Jones is the brilliant mind — and proudly fat body — behind The Adipositivity Project, a photography series encouraging people to love their bodies, no matter its size or shape (adipose means “of or relating to fat”). With her Valentine’s Series, Jones zooms in on couples in love, addressing the lack of representation when it comes to romance and non-conforming bodies.
In her words: “Fat people deserve love and sex and a good, deep hit of the happy, just like everyone else.”
On February 14, when your eyes will be bombarded with predictable, sugary sweet images of heteronormative couples expressing their love via expensive diamonds and mediocre fancy chocolates, Jones offers a radically different vision of love. Real, raw and big. Jones herself has always been a fan of the holiday.

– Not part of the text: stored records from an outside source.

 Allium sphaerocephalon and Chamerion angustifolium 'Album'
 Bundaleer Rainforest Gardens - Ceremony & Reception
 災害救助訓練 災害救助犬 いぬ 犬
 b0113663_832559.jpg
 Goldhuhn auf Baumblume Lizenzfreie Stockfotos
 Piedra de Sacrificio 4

“When I’m in a relationship, I’m cool with it,” she explained. “When I’m not in a relationship, I’m cool with it. I’ve been to V-Day dinners for single friends. I’ve gotten candy and flowers from platonics. You make it what you want it to be. In fact, the finale of this year’s ‘Adipositivity Valentine Series’ is all about celebrating whatever the day means to you, even if that doesn’t include hot monkey love.”

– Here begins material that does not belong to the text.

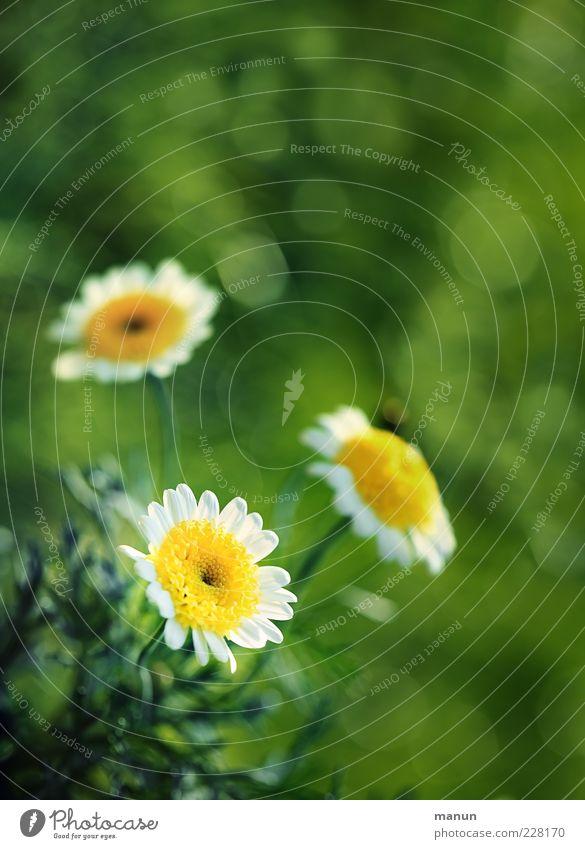 Zeit für Blumen Natur Frühling Sommer Blatt Blüte Margerite Duft hell natürlich schön Frühlingsgefühle Naturwuchs Farbfoto Außenaufnahme Nahaufnahme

The timely series features a diverse variety of couples getting their romance on — whether posing cheekily in burlesque gear or cuddling gently in the nude. The images, as you might imagine, come with some pretty cute stories as well.
“My two most memorable shoots this year were both for the current ‘Valentine Series,’” Jones explained. “I photographed ‘The Adipositivity Project’’s first ever male couple in their undies during a cold morning on the East River Esplanade. It earned us approving smiles, horn honks (admittedly of unknown sentiment), and thumbs-ups from passersby. And they didn’t even know they were witnessing history being made(ish).”

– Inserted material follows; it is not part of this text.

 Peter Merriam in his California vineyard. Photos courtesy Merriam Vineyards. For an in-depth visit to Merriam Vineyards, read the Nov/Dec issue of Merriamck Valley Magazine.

The second memorable shoot ended not so romantically, with a surprise visit by the NYPD. “The other recent shoot I’ll not soon forget was while photographing the couple with the giant wings painted on the wall behind them. It was under a rail bridge in Harlem, and we drew a small audience (not unusual), followed by police intervention (also not unusual). But this was the first time an Adipositivity shoot was interrupted by police sirens and flashing lights. The cop was cool about it, saying he appreciated our pursuit of ‘artistic expression.’ But we did have to move along.”
Jones’ work capture all the beauty of V-Day, sans the saccharin of Hallmark cards, stuffed animals and dinner reservations. Through the passion-filled photos, Jones hopes to show the world that, whether or not you’re paying attention, fat people are getting some, thank you very much.
“For every kid whose parent insisted they’d never ‘land’ [eyeroll] a partner unless they lost weight, have a look,” Jones said in an earlier interview with The Huffington Post. “For every fat person who’s let some nimrod convince them their relationship isn’t working because of a jiggly tummy, have a look.”
The images capture pure, happy love, the kind of love that all humans deserve. Couples interested in dropping trou for next year’s “Adipositivity Valentine Series,” contact her at email@example.com. “I promise I’ll be gentle,” she assured. Happy Valentine’s Day, lovers!
"It’s no secret anywhere you look, you see that photography is a commonly used tool for creating body shame. I like to subvert that tool and use it to demystify the fat body."
"In describing the project I often say the project is part fat, part feminism, and part fuck you... People still get upset by nudity. I tell them nudity is not sex, sex is not porn, and porn is not evil. And I find that a lot of people don’t get that. If they see a naked body, they think it should be sexualized or is being sexualized."
"I started taking these pictures and posting them on the website, I soon realized I maybe wasn’t speaking to the general public in the way that I had hoped. But I was speaking to fat people and I immediately starting hearing from fat people from all over the world [and they told] me about body shame, body shame at a level that I had never experienced or even realized existed."
"[I heard] from one woman in particular who told me that the morning she discovered the website was the first morning she had not cried about her body, in memory. And that will stay with me forever and I continue to hear from people telling me these things everyday. So that’s when I realized it’s the subjects themselves that I’m really speaking to and that I need to speak to."
"The rule is, if you promise me you’re fat and you can get to me and my camera, I will photograph you for the Adipositivity Project."